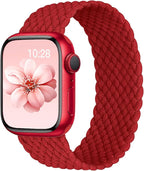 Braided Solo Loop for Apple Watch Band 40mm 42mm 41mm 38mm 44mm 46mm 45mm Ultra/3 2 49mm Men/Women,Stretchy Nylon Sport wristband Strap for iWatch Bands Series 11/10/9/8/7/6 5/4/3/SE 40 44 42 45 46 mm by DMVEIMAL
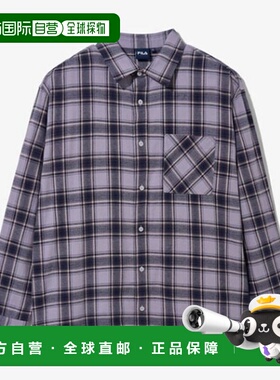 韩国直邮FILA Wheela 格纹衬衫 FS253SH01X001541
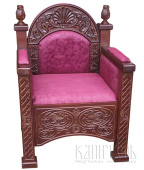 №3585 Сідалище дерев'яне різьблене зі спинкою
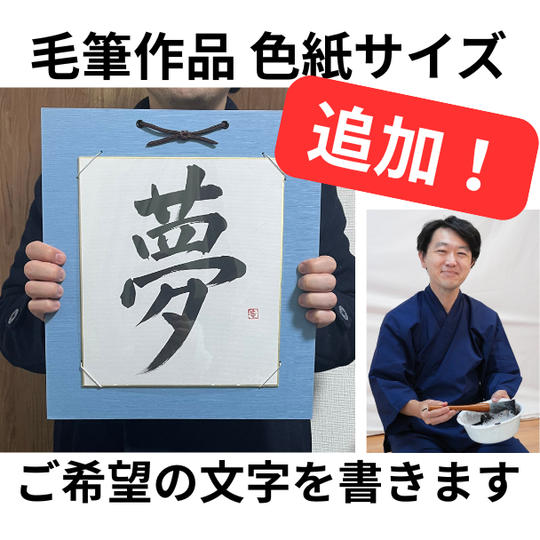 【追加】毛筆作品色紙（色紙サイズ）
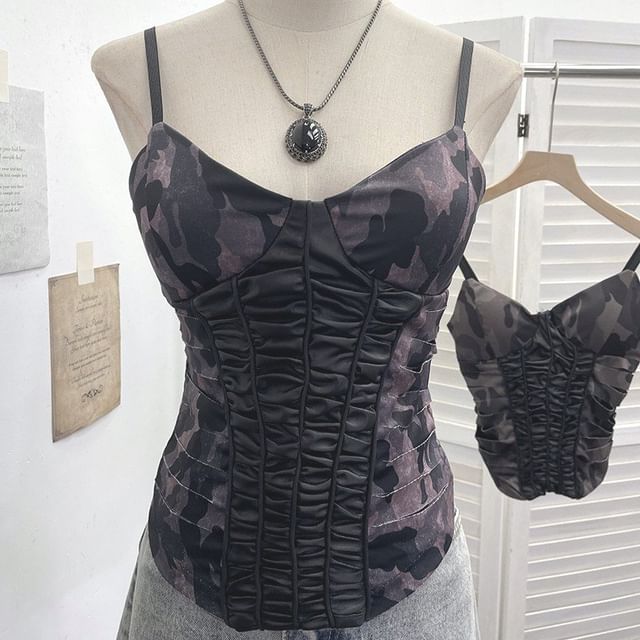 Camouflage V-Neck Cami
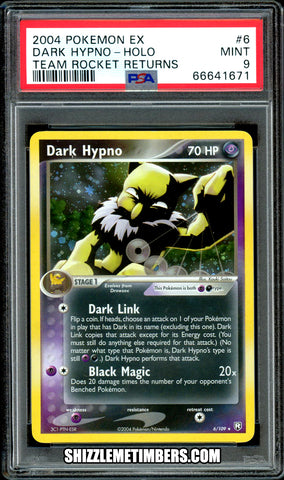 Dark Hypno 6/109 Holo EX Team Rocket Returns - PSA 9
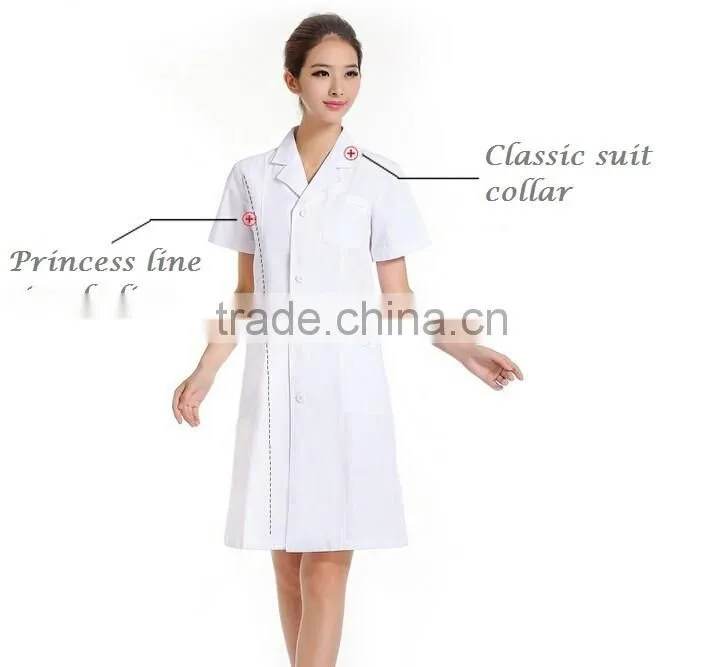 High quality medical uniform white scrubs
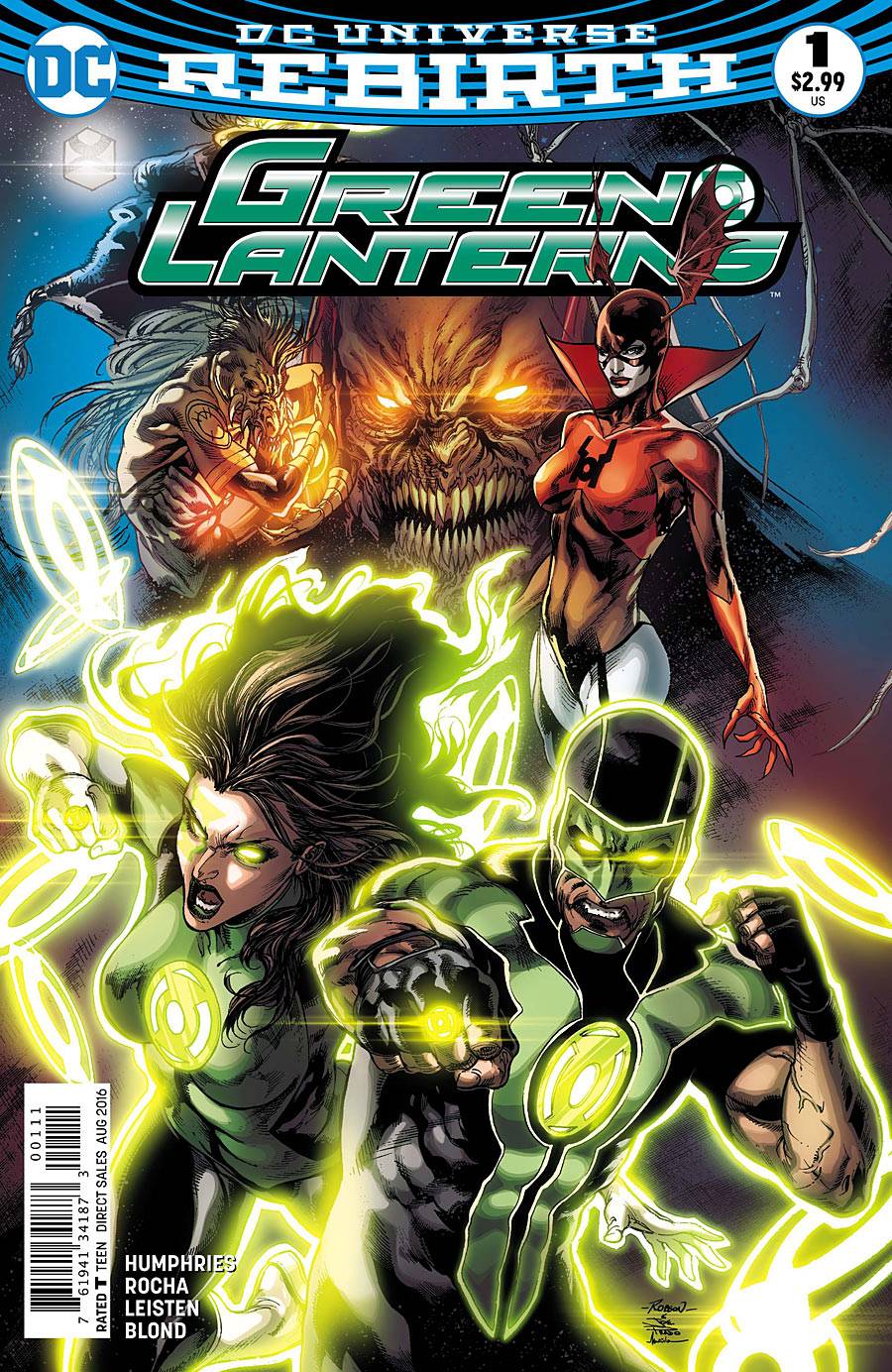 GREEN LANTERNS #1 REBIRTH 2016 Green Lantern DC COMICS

= = = = = = =

INSTRUCTIONS TO FOLLOW> Return every line of the material above verbatim, in its original order, and omit the pictures.

SOLUTION FOR THIS EXERCISE>
 Braided Solo Loop for Apple Watch Band 40mm 42mm 41mm 38mm 44mm 46mm 45mm Ultra/3 2 49mm Men/Women,Stretchy Nylon Sport wristband Strap for iWatch Bands Series 11/10/9/8/7/6 5/4/3/SE 40 44 42 45 46 mm by DMVEIMAL
 韩国直邮FILA Wheela 格纹衬衫 FS253SH01X001541
 №3585 Сідалище дерев'яне різьблене зі спинкою
 【追加】毛筆作品色紙（色紙サイズ）
 Camouflage V-Neck Cami
 Dark Hypno 6/109 Holo EX Team Rocket Returns - PSA 9
 High quality medical uniform white scrubs
 GREEN LANTERNS #1 REBIRTH 2016 Green Lantern DC COMICS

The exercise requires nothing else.